■ Instructions for the task ■
Copy out all of the following material with "detector" swapped for "scanner" everywhere it appears, leaving everything else unchanged.

■ Raw records ■
--

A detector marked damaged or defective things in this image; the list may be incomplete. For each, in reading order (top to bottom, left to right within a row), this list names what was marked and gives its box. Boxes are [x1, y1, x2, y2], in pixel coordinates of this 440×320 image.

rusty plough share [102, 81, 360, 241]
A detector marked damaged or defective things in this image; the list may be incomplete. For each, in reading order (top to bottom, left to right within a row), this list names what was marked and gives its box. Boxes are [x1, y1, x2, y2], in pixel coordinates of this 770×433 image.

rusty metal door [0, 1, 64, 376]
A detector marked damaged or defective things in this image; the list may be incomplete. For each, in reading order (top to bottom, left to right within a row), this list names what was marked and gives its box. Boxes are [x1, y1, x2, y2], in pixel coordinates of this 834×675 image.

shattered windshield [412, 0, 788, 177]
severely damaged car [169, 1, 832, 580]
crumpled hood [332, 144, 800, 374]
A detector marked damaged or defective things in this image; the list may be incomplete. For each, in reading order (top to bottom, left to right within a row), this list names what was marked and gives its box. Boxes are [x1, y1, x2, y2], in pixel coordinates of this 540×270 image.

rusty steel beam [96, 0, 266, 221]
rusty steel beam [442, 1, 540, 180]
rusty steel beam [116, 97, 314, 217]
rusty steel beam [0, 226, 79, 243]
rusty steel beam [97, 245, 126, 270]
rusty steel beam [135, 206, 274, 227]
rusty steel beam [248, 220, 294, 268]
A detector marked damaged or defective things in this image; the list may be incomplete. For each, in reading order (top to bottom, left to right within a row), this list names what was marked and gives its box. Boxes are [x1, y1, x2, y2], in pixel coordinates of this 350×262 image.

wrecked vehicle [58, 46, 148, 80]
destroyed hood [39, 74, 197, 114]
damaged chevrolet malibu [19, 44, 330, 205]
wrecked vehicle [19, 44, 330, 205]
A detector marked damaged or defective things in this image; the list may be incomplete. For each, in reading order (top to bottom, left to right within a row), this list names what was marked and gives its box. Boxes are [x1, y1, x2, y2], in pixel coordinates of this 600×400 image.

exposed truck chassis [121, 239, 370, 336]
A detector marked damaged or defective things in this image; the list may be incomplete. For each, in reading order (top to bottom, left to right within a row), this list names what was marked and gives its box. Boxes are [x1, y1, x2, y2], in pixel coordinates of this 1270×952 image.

--

■ Exercise response ■
A scanner marked damaged or defective things in this image; the list may be incomplete. For each, in reading order (top to bottom, left to right within a row), this list names what was marked and gives its box. Boxes are [x1, y1, x2, y2], in pixel coordinates of this 440×320 image.

rusty plough share [102, 81, 360, 241]
A scanner marked damaged or defective things in this image; the list may be incomplete. For each, in reading order (top to bottom, left to right within a row), this list names what was marked and gives its box. Boxes are [x1, y1, x2, y2], in pixel coordinates of this 770×433 image.

rusty metal door [0, 1, 64, 376]
A scanner marked damaged or defective things in this image; the list may be incomplete. For each, in reading order (top to bottom, left to right within a row), this list names what was marked and gives its box. Boxes are [x1, y1, x2, y2], in pixel coordinates of this 834×675 image.

shattered windshield [412, 0, 788, 177]
severely damaged car [169, 1, 832, 580]
crumpled hood [332, 144, 800, 374]
A scanner marked damaged or defective things in this image; the list may be incomplete. For each, in reading order (top to bottom, left to right within a row), this list names what was marked and gives its box. Boxes are [x1, y1, x2, y2], in pixel coordinates of this 540×270 image.

rusty steel beam [96, 0, 266, 221]
rusty steel beam [442, 1, 540, 180]
rusty steel beam [116, 97, 314, 217]
rusty steel beam [0, 226, 79, 243]
rusty steel beam [97, 245, 126, 270]
rusty steel beam [135, 206, 274, 227]
rusty steel beam [248, 220, 294, 268]
A scanner marked damaged or defective things in this image; the list may be incomplete. For each, in reading order (top to bottom, left to right within a row), this list names what was marked and gives its box. Boxes are [x1, y1, x2, y2], in pixel coordinates of this 350×262 image.

wrecked vehicle [58, 46, 148, 80]
destroyed hood [39, 74, 197, 114]
damaged chevrolet malibu [19, 44, 330, 205]
wrecked vehicle [19, 44, 330, 205]
A scanner marked damaged or defective things in this image; the list may be incomplete. For each, in reading order (top to bottom, left to right within a row), this list names what was marked and gives its box. Boxes are [x1, y1, x2, y2], in pixel coordinates of this 600×400 image.

exposed truck chassis [121, 239, 370, 336]
A scanner marked damaged or defective things in this image; the list may be incomplete. For each, in reading order (top to bottom, left to right within a row), this list names what was marked and gives its box. Boxes are [x1, y1, x2, y2], in pixel coordinates of this 1270×952 image.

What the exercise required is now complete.